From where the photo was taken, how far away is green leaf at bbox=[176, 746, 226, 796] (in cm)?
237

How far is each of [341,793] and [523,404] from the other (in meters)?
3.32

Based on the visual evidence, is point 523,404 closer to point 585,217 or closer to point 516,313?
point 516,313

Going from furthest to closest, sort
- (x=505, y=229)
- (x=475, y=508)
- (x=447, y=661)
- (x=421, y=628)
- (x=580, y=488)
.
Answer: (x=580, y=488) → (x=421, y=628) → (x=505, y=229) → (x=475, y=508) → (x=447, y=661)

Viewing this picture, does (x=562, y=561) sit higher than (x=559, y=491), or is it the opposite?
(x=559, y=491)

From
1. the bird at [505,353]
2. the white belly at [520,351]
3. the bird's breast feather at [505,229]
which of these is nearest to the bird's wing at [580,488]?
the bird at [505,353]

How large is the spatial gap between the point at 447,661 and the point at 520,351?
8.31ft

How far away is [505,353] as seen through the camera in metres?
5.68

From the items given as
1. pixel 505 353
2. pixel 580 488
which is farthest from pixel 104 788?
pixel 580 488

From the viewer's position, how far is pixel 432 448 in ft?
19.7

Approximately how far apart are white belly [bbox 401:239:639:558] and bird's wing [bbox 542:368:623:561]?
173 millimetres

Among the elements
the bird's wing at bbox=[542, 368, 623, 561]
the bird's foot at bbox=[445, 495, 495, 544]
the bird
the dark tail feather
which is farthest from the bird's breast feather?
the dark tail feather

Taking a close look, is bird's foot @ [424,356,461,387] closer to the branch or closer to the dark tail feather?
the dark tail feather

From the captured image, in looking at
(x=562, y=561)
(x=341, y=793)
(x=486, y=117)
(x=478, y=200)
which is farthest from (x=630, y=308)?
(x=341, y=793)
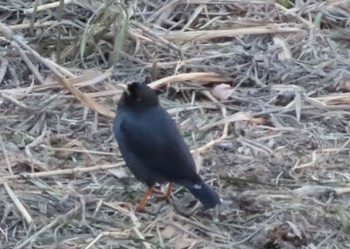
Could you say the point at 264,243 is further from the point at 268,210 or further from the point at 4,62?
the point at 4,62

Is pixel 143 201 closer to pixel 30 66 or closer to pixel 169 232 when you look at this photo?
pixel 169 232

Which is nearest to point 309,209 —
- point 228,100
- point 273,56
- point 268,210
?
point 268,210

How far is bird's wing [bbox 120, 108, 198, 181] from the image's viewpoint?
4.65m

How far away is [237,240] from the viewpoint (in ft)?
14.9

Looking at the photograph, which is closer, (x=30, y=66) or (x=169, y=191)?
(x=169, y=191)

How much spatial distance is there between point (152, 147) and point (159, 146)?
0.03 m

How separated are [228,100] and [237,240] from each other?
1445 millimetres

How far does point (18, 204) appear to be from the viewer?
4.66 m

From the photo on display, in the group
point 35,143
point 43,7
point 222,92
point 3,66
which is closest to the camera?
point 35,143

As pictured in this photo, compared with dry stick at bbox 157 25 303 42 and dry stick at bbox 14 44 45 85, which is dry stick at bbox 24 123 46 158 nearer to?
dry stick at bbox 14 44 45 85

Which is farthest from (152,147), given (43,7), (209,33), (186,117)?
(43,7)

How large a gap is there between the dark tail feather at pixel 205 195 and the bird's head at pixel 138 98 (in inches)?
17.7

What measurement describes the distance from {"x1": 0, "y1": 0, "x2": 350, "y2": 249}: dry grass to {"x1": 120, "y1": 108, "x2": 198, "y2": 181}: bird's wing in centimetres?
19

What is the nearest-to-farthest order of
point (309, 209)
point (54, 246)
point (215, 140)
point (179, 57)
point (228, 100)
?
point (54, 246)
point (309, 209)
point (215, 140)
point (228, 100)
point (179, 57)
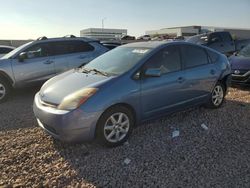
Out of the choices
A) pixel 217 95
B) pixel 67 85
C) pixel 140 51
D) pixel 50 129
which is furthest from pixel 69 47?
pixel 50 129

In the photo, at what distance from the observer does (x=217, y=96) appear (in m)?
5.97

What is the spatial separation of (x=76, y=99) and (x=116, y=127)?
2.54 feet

==

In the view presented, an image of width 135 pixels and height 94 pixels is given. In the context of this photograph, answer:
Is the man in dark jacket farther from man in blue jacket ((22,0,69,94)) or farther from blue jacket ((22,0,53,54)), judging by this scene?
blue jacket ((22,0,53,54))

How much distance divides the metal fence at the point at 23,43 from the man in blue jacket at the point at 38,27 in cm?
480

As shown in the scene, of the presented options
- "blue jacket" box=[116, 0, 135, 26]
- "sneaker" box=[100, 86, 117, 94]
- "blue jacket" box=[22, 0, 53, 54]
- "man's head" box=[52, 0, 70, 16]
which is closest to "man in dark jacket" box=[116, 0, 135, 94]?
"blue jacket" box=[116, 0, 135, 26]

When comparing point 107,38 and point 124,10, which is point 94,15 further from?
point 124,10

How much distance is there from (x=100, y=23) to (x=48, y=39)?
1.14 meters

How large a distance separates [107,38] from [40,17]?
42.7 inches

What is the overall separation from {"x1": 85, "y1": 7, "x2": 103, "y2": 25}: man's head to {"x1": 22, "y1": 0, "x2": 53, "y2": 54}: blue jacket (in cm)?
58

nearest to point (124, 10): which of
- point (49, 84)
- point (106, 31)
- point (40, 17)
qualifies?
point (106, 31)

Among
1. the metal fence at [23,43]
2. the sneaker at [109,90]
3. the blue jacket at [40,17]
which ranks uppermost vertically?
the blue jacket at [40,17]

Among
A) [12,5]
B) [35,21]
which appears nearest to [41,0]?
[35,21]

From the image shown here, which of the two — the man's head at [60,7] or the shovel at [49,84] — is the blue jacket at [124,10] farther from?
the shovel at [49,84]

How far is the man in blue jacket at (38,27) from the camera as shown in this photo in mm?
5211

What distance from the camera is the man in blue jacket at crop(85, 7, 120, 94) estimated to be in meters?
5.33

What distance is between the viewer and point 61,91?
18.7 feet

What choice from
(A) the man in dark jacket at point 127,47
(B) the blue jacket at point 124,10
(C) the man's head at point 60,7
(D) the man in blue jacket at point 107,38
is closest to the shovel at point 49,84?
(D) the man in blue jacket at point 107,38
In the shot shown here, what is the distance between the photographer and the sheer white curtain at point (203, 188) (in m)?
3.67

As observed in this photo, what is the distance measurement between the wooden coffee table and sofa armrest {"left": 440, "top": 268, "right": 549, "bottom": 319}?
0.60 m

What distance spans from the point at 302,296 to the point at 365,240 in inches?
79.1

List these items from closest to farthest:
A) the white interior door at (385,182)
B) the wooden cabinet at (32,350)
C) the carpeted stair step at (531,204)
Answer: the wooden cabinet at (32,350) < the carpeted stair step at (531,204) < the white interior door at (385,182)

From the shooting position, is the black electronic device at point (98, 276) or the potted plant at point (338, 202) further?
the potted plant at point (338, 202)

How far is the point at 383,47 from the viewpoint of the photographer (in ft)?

▸ **WORK TO DO**: Recast the lines above as a JSON list of strings, one string per line and omitting blank lines, starting at the line that contains "What distance is" and ending at the line that contains "Answer: the wooden", with both of those lines included.

▸ **TASK RESULT**:
[
  "What distance is between the viewer and point 61,91?",
  "18.7 feet",
  "What choice from",
  "(A) the man in dark jacket at point 127,47",
  "(B) the blue jacket at point 124,10",
  "(C) the man's head at point 60,7",
  "(D) the man in blue jacket at point 107,38",
  "is closest to the shovel at point 49,84?",
  "(D) the man in blue jacket at point 107,38",
  "In the shot shown here, what is the distance between the photographer and the sheer white curtain at point (203, 188) (in m)?",
  "3.67",
  "As observed in this photo, what is the distance measurement between the wooden coffee table and sofa armrest {\"left\": 440, \"top\": 268, \"right\": 549, \"bottom\": 319}?",
  "0.60 m",
  "What distance spans from the point at 302,296 to the point at 365,240 in inches?",
  "79.1",
  "List these items from closest to farthest:",
  "A) the white interior door at (385,182)",
  "B) the wooden cabinet at (32,350)",
  "C) the carpeted stair step at (531,204)",
  "Answer: the wooden cabinet at (32,350) < the carpeted stair step at (531,204) < the white interior door at (385,182)"
]